Most older pedigree studies of GS were consistent with autosomal dominant inheritance with variable expressivity. However, studies of the UGT1 gene in GS have indicated a variety of molecular genetic bases for the phenotypic picture and several different patterns of inheritance. Studies in Europe and the United States found that nearly all patients had normal coding regions for UGT1A1, but were homozygous for the insertion of an extra TA (i.e., A[TA]7TAA rather than A[TA]6TAA) in the promoter region of the first exon. This appeared to be necessary, but not sufficient, for clinically expressed GS, since 15% of normal controls were also homozygous for this variant. While normal by standard criteria, these individuals had somewhat higher bilirubin concentrations than the rest of the controls studied. Heterozygotes for this abnormality had bilirubin concentrations identical to those homozygous for the normal A[TA]6TAA allele. The prevalence of the A[TA]7TAA allele in a general Western population is 30%, in which case 9% would be homozygotes. This is slightly higher than the prevalence of GS based on purely phenotypic parameters. It was suggested that additional variables, such as mild hemolysis or a defect in bilirubin uptake, might be among the factors enhancing phenotypic expression of the defect.

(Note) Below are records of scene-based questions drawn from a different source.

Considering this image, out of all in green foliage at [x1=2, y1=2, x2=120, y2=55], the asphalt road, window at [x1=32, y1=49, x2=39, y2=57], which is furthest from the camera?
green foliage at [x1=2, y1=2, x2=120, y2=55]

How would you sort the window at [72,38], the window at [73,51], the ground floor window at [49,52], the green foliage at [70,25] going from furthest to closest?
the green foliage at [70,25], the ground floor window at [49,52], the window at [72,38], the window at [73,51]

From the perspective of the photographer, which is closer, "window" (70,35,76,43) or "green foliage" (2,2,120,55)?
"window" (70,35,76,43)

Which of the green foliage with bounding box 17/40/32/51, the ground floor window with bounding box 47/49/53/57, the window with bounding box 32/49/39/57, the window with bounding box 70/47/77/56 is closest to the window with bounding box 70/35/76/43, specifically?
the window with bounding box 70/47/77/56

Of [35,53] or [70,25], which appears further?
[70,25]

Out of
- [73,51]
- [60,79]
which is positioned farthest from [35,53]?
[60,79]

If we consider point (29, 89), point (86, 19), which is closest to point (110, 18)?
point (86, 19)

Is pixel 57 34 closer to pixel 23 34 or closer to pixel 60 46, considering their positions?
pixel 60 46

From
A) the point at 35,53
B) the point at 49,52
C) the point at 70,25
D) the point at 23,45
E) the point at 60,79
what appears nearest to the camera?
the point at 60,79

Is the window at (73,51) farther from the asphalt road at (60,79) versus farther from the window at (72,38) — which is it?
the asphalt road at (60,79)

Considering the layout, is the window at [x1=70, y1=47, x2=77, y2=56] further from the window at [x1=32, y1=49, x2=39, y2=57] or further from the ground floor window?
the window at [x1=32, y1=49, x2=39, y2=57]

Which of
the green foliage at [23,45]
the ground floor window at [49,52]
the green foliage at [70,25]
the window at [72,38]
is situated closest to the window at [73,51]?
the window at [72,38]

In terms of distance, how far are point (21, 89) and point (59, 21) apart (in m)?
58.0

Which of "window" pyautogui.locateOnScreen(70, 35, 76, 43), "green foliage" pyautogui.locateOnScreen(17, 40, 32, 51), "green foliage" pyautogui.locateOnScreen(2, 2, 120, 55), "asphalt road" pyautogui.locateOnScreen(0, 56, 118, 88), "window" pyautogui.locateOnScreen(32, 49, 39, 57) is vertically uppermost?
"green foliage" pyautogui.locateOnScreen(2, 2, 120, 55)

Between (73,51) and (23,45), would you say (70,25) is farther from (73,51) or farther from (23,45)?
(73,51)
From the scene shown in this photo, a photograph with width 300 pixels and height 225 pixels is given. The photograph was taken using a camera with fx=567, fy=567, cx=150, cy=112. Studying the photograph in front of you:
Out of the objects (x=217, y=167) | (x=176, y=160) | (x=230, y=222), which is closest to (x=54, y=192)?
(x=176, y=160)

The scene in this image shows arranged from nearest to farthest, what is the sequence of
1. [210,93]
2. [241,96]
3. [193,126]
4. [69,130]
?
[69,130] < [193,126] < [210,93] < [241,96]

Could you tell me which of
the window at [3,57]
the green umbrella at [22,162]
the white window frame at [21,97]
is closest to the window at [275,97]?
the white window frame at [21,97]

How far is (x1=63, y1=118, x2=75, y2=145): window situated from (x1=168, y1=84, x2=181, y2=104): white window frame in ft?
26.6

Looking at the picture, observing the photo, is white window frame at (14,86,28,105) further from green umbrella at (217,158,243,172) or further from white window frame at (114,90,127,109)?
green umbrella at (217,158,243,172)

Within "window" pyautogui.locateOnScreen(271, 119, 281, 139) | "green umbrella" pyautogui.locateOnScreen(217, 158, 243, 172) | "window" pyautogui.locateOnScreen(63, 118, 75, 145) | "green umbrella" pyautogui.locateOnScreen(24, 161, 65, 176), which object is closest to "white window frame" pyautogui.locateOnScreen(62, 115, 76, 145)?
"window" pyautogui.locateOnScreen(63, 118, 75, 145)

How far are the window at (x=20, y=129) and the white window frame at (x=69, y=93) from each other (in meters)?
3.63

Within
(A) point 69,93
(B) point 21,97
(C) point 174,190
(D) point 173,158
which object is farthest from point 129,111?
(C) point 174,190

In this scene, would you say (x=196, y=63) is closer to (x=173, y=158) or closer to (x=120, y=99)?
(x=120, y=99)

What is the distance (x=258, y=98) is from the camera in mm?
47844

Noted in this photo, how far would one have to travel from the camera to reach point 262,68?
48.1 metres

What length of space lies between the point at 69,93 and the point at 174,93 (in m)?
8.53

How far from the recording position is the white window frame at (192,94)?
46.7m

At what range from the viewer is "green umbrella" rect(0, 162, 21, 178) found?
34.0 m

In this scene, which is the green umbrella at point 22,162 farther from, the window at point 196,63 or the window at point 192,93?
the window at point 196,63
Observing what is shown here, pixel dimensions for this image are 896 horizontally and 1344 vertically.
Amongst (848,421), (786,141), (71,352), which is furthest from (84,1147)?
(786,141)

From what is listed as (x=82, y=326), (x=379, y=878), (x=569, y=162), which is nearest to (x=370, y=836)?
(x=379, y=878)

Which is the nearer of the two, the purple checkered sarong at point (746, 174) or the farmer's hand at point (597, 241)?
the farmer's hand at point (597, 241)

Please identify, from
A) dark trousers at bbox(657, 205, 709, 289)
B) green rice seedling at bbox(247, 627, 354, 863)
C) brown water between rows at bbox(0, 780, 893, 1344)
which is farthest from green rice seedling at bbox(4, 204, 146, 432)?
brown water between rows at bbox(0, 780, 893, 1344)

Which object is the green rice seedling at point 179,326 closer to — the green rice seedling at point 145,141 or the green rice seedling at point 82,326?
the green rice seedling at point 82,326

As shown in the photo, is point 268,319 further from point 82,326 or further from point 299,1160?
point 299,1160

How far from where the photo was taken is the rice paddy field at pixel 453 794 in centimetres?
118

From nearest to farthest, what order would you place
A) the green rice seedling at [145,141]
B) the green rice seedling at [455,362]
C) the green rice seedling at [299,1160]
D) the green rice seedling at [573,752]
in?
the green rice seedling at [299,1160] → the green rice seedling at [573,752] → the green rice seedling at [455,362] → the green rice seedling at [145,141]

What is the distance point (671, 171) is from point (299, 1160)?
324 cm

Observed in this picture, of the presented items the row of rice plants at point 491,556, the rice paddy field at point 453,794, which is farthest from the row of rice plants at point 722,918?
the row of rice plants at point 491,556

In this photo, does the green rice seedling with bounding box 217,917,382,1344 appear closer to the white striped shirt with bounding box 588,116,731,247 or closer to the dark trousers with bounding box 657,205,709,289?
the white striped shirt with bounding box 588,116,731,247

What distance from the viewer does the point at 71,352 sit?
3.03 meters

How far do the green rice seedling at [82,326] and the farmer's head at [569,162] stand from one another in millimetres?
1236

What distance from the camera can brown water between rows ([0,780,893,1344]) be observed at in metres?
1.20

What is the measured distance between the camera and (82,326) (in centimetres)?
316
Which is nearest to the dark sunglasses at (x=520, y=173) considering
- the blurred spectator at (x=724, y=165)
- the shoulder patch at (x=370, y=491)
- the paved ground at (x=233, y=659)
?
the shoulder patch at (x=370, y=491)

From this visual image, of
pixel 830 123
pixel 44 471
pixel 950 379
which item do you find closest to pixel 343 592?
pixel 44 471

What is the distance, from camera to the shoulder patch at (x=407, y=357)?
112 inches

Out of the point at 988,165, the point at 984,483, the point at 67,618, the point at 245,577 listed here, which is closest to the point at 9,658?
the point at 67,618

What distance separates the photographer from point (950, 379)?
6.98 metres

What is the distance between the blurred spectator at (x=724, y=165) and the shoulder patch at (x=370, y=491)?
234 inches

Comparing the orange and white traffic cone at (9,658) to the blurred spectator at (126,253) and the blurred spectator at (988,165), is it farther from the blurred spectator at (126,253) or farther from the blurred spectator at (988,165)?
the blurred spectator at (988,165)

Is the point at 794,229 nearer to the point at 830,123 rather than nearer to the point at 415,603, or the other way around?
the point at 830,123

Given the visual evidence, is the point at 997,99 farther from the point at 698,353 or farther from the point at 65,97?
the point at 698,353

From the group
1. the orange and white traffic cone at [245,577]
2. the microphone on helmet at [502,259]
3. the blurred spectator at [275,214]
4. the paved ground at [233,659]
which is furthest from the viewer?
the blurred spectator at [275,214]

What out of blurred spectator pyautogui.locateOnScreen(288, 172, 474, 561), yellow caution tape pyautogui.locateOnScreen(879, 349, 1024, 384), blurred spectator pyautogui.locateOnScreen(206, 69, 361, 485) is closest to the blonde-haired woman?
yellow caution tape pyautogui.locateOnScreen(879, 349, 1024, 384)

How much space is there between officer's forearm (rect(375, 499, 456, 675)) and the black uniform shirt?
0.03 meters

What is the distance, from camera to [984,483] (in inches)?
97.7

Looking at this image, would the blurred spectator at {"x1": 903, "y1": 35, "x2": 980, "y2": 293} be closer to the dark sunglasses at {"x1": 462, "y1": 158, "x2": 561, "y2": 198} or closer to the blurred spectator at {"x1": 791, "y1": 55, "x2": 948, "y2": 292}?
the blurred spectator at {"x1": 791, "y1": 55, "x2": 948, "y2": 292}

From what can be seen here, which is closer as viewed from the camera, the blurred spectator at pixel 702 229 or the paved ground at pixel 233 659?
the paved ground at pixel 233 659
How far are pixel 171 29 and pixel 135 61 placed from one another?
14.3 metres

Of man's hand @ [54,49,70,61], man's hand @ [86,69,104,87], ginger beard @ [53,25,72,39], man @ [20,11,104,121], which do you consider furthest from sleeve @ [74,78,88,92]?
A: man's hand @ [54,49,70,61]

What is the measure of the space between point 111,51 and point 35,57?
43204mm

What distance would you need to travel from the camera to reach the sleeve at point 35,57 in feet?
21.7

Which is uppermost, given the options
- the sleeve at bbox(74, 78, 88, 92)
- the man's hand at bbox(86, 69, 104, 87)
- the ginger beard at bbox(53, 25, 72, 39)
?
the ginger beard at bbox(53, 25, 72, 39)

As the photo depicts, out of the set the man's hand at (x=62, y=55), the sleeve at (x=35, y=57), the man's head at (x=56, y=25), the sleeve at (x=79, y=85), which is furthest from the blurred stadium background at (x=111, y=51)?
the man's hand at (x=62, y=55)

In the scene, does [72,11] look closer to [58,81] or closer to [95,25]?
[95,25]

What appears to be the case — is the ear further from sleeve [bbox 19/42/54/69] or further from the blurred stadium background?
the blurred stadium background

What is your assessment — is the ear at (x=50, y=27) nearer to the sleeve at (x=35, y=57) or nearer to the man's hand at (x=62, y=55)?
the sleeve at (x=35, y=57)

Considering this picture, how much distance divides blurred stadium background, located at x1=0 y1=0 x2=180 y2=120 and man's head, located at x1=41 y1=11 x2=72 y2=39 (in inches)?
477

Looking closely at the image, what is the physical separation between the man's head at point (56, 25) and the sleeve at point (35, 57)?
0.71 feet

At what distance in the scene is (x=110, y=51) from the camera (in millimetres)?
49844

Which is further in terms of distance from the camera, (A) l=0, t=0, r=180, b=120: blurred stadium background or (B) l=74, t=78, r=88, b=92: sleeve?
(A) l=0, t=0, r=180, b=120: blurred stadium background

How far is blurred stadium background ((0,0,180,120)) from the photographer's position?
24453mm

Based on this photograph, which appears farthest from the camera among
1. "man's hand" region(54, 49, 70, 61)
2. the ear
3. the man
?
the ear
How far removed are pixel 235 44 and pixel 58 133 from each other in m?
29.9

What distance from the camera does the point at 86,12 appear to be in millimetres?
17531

Phenotypic expression of GS due solely to the A[TA]7TAA promoter abnormality is inherited as an autosomal recessive trait. A number of CN-II kindreds have been identified in whom there is also an allele containing a normal coding region but the A[TA]7TAA promoter abnormality. CN-II heterozygotes, who have the A[TA]6TAA promoter, are phenotypically normal, whereas those with the A[TA]7TAA promoter express the phenotypic picture of GS. GS in such kindreds may also result from homozygosity for the A[TA]7TAA promoter abnormality. Seven different missense mutations in the UGT1 gene that reportedly cause GS with dominant inheritance have been found in Japanese individuals. Another Japanese patient with mild unconjugated hyperbilirubinemia was homozygous for a missense mutation in exon 5. GS in her family appeared to be recessive.